__Information supplied__
□ □ □ □
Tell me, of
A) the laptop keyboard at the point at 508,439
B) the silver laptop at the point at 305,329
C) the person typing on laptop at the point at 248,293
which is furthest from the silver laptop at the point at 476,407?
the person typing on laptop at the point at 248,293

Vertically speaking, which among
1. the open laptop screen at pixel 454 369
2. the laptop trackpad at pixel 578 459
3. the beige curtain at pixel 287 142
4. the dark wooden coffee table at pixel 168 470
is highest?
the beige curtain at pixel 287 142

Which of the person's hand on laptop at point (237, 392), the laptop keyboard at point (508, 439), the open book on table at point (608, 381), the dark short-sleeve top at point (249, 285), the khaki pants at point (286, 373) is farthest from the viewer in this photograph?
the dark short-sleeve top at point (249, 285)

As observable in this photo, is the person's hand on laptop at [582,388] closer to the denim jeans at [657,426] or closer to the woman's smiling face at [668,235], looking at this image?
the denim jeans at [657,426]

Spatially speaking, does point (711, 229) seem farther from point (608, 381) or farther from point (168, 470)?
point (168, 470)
□ □ □ □
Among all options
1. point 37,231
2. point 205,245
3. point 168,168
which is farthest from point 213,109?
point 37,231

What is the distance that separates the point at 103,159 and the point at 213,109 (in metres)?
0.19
□ □ □ □
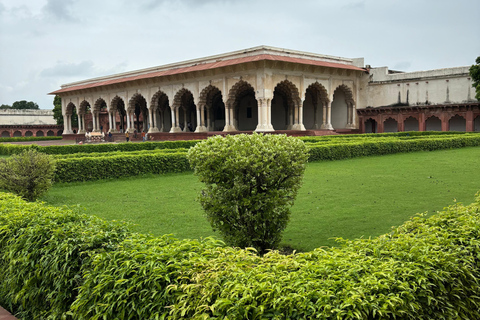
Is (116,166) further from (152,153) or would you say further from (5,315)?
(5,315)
□ □ □ □
__Request__
Locate each line in the records above that contains the string "typing" and copy those lines. Only matches with the same upper- and lowercase letters count.

__Reply__
C) the person typing on laptop at the point at 248,293
the person typing on laptop at the point at 248,293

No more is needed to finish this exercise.